Lawsuit challenging Texas pro-life law looks like a ridiculous setup

The first lawsuit against a Texas abortion doctor who allegedly violated the state’s new pro-life law has been filed, and it is just as weak and bogus as the other attempts made by abortion advocates to strike down the law.

The suit was filed by Arkansas citizen Oscar Stilley, who admitted that he is a “disbarred and disgraced former Arkansas lawyer” and a felon currently on house arrest. The first two pages of his complaint have almost nothing to do with the Texas law at all. Instead, he complains about his felony conviction and sentencing, which he claims were “baseless.”

Eventually, Stilley gets to the crux of his suit, saying he has the legal standing to sue Dr. Alan Braid, a San Antonio abortionist who claimed in a Washington Post op-ed last week that he purposefully broke the Texas law to invite a lawsuit, because the law does not limit its private enforcement mechanism to Texas residents only. At first glance, Stilley appears to be correct. The law states that “any person, other than an officer or employee of a state or local governmental entity in this state, may bring a civil action against any person who performs or induces an abortion.” Moreover, the law does not require that Stilley prove personal injury, so it does not matter whether Braid’s actions affected Stilley personally — Stilley still has the right to sue him.

But that does not mean Stilley will succeed, because it is not at all clear the law was broken. In his op-ed for the Washington Post, Braid claimed he “provided an abortion to a woman who, though still in her first trimester, was beyond the state’s new limit.” However, as National Review’s Ed Whelan notes, the law does not implement a time “limit,” as Braid suggests. It only says abortions cannot be performed once “a fetal heartbeat for the unborn child” is detected. The fact that Braid did not say specifically that he detected a fetal heartbeat before performing the abortion leaves open the possibility that he might not have detected a heartbeat at all, which would mean no laws were violated.

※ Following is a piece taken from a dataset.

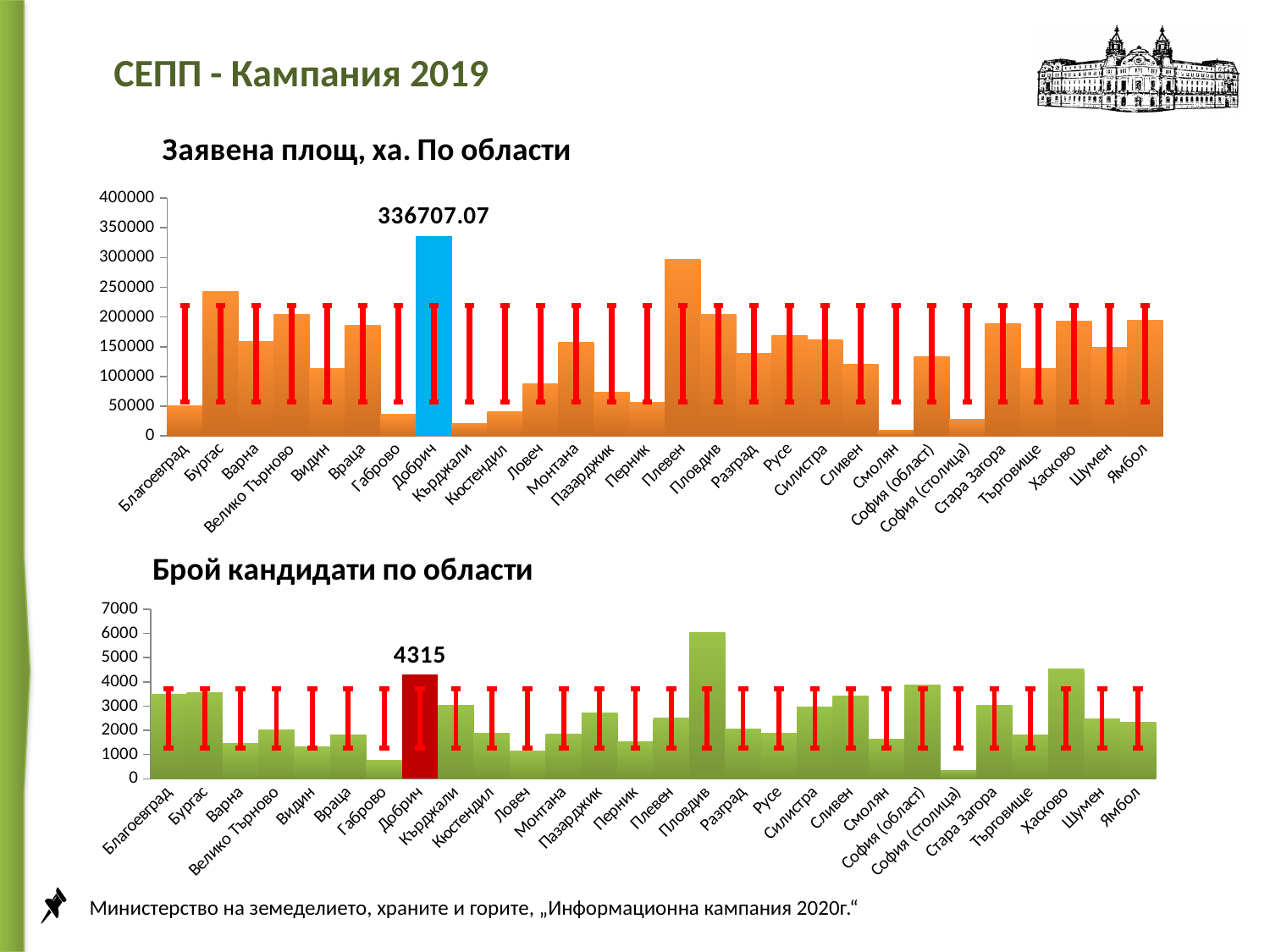
In the chart titled "Брой кандидати по области", what is the value for Добрич? 4315 What kind of chart is the chart titled "Заявена площ, ха. По области"? bar chart In the chart titled "Брой кандидати по области", which region has the lowest value? София (столица) In the chart titled "Брой кандидати по области", which region has the highest value? Пловдив In the chart titled "Заявена площ, ха. По области", which region has the lowest value? Смолян In the chart titled "Заявена площ, ха. По области", which region has the highest value? Добрич How many regions are shown on the x axis of the chart titled "Брой кандидати по области"? 28 In the chart titled "Заявена площ, ха. По области", is the value for Габрово greater or less than 50000? less In the chart titled "Заявена площ, ха. По области", is the value for Плевен greater or less than 250000? greater In the chart titled "Заявена площ, ха. По области", what is the value for Добрич? 336707.07 In the chart titled "Брой кандидати по области", is the value for Пловдив greater or less than 5000? greater In the chart titled "Брой кандидати по области", which is larger, the value for Пловдив or the value for Добрич? Пловдив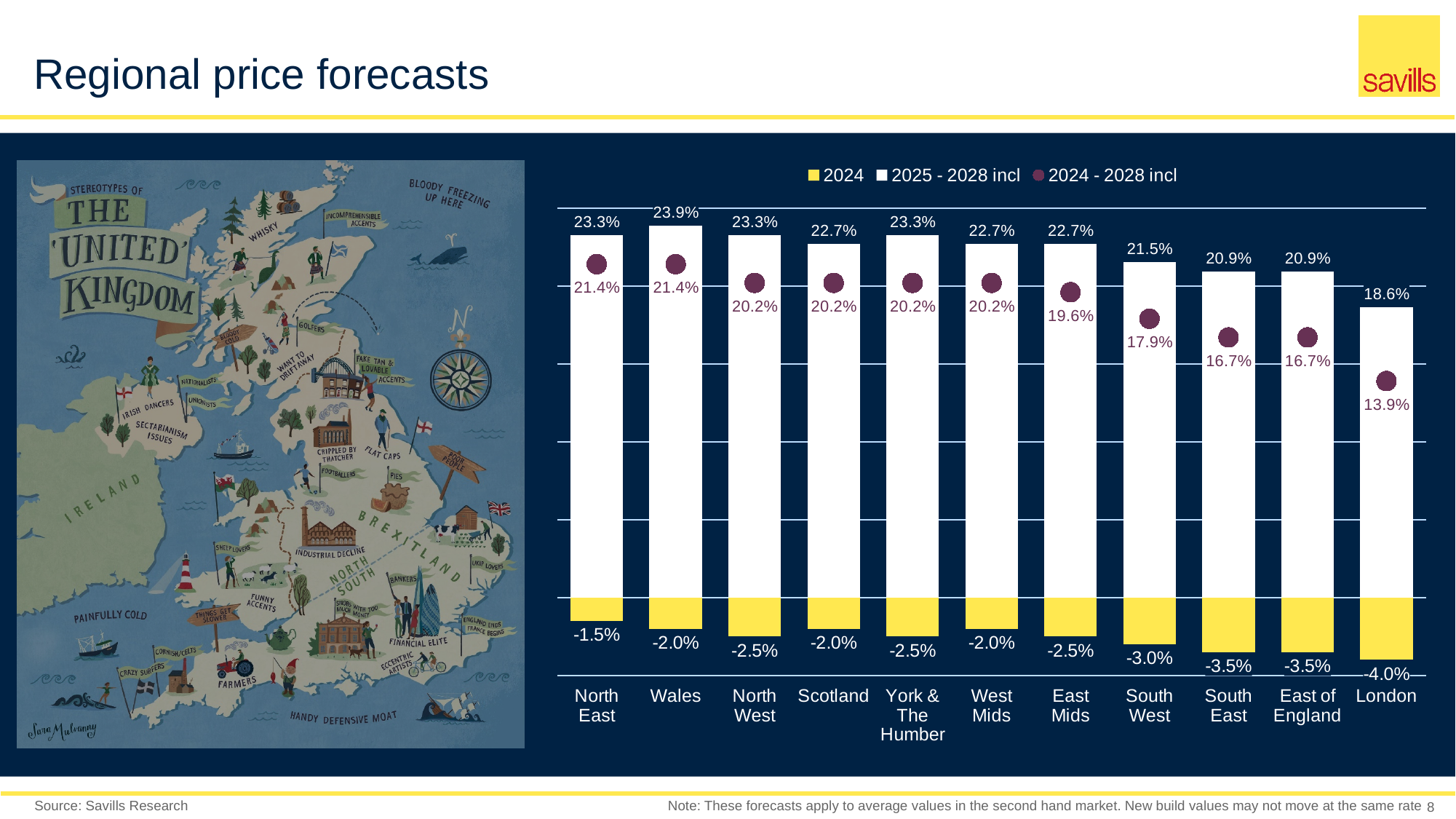
What kind of chart is used to show the 2024 and 2025 - 2028 incl series? Bar chart What is the 2025 - 2028 incl value for Wales? 23.9% What is the 2024 value for London? -4.0% How many series does the legend list? 3 Which region has the lowest 2024 - 2028 incl value? London Do the 2024 - 2028 incl values generally rise or fall from North East to London along the x axis? Fall What is the 2024 - 2028 incl value for South West? 17.9% Which region has the highest 2025 - 2028 incl value? Wales How many regions are shown on the x axis? 11 Which is larger, the 2025 - 2028 incl value for Scotland or for South East? Scotland What is the difference between the 2024 - 2028 incl values for North East and London? 7.5% Which series is shown with circular markers rather than bars? 2024 - 2028 incl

The lawsuit is an obvious setup. Stilley has admitted that he is pro-choice and only filed the suit to collect the $10,000 reward guaranteed by the Texas law. To understand just how unstable this man is, read the way he described Braid’s alleged procedure: “On information and belief, [Braid] is kind and patient and helpful toward bastards, but ideologically opposed to forcing any woman to produce another bastard against her own free will.”

What?

I would be surprised if any court took this lawsuit seriously, but it does expose one of the weaknesses in Texas’s pro-life law. Its failure to limit legal standing to those directly affected by violations of the law, or abortions performed, is by design — it imitates the Endangered Species Act in its aim of tying up industry (in this case the abortion industry) in lawsuits. Yet this law will continue to produce legal headaches just like this one because any old idiot can file a lawsuit. Inevitably, many such lawsuits will come from radical abortion advocates seeking to exploit the law’s weaknesses and use them to defeat it.